I mean, that’s basically the argument -- he’s too risky.

The reason that's a goof is because Obama accuses McCain of literally using race as a factor in the campaign. McCain uses race, but symbolically.

That was the purpose of the "Celebrity" ad [see it in the post, "For McCain is an Honorable Man", below], which used images of Obama with two white women of questionable virtue, who had no connection to him or his campaign at all.

A similar ad was used against a black senatorial candidate, Harold Ford, Jr., in the 2006 Tennessee election -- the so-called "Call Me" ad -- and it was highly successful. A buxom, white woman actress pretended to be talking to Ford, breathing "Call me," raising, implicitly, the racial/sexual taboo of black men with white women. Undecided voters who saw the ad broke 2-1 for Ford's opponent. Ford lost the election. This was not an obscure event; it was widely discussed in political circles.

And the lesson was not lost on the McCain campaign, which for a couple of months had been trying to uphold his press-supported image of an honorable man of principle.

But the trouble with being an honorable man of principle who is also a Republican is that you're going to lose, and McCain's campaign was foundering big time. So they brought in Steve Schmidt, a Karl Rove catechumen, to take over leadership of the campaign. And things immediately went into the sewer. When all you're interested in is winning, regardless of the damage, negative works.

Thus, the "Celebrity" ad. How do you run an ad showing a black man with white women, without being too obvious? After all, Obama is not (unlike Harold Ford) a playboy, and he's married to an attractive black woman. The "celebrity" theme did the trick. They got plausible deniability and got to send their message to the conscious or unconscious minds that were susceptible to it. Message sent. Message received.

You might be interested in this short article from Newsday, which explores the question of whether Britney Spears and Paris Hilton are the most obvious choices to illustrate "celebrity". Thanks to Talking Points Memo for that link.

The most beautiful thing about the ad (if you happen to be Satan) is the plausible deniability part. People can see the ad and say, "That's not about race, it's about celebrity!" And they'd be half right, which for most people is enough. And people who don't want to think the ad is an appeal to racism have their out. And you get articles like this one, from ABC's Jake Tapper, who's been around long enough to know better.

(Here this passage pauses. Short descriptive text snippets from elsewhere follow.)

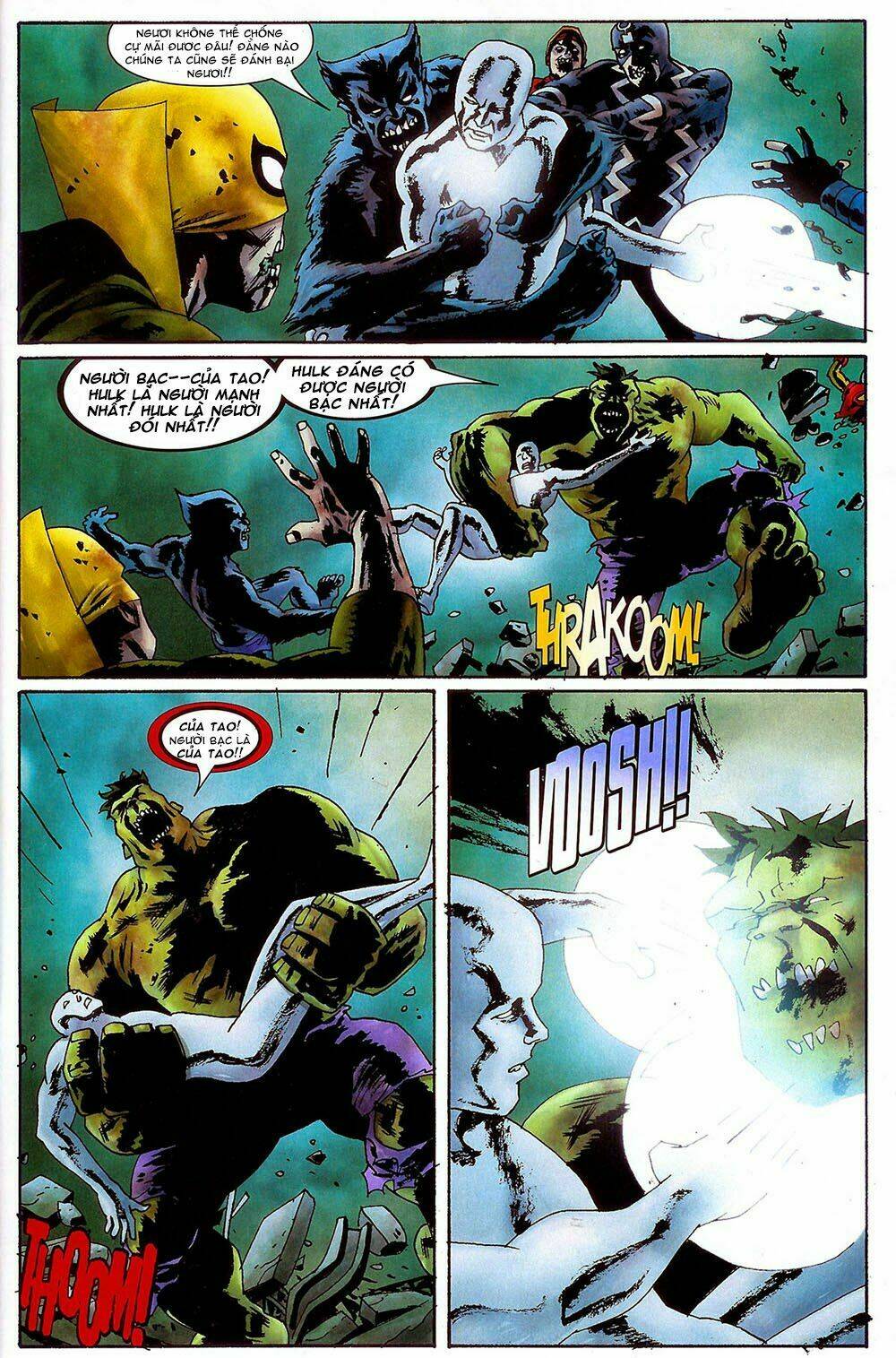 marvel zombies chapter 3 9
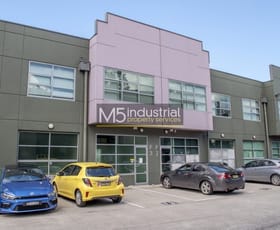 Factory, Warehouse & Industrial commercial property leased at F3/101 Rookwood Road Yagoona NSW 2199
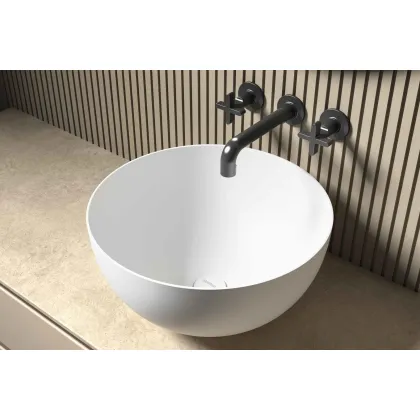 Zdjęcie Wysokiej jakości umywalka nablatowa Catino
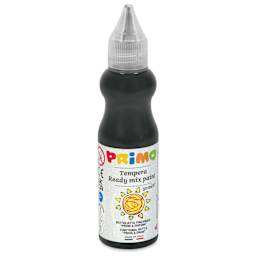 Primo Tempera Paint - Black, 50 ml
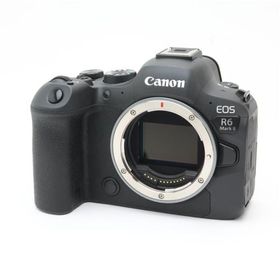 《美品》Canon EOS R6 Mark II ボディ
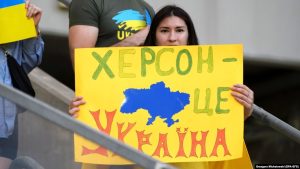 «Провал окупаційної пропаганди». Хлань розповів, як у Херсоні відреагували на святкування Дня Росії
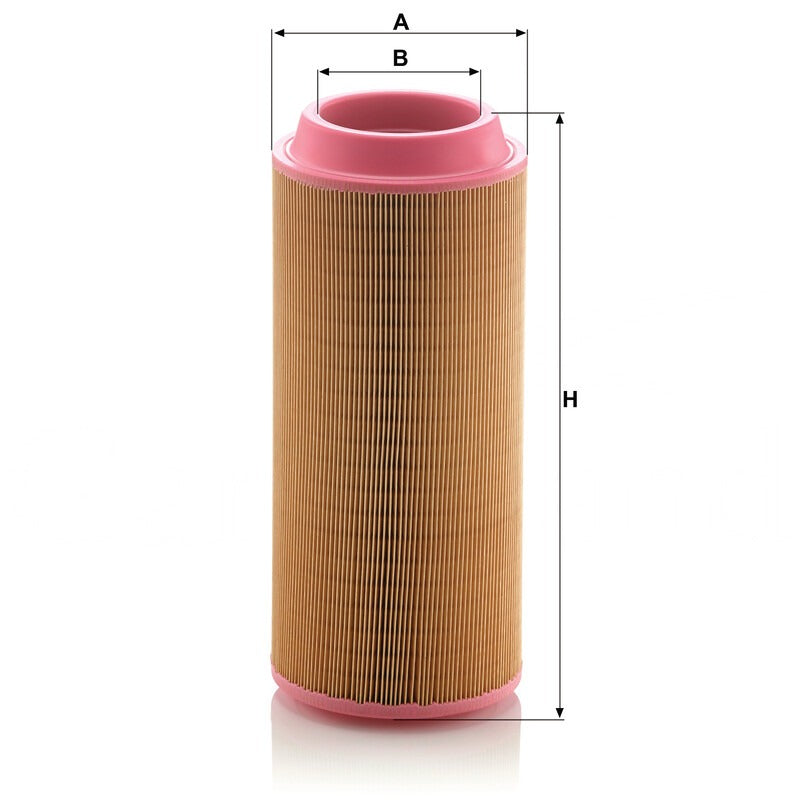 MANN FILTER Luftfilter passendes Sekundärelement CF 400 MANN FILTER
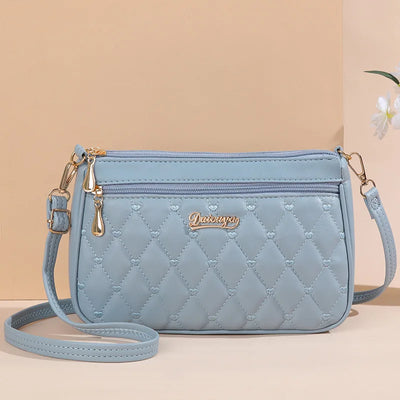 Lily™ - Stylish Embroidery Messenger Bag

So McCain played the race card. And, as he said at the end, "I'm John McCain, and I approved this message."

Then how did Obama goof? By suggesting that McCain had literally called attention to Obama's race. It is true that McCain did not attack Obama for his funny name or his skin color. And no matter how you twist the meaning of Obama's comments, that's what he was alleging. McCain shouldn't have been allowed to get away with it, but that's what surrogates are for. It's too late now.

Score one for McCain. And two for Karl Rove.

The sooner Obama can get the discussion off this, the better.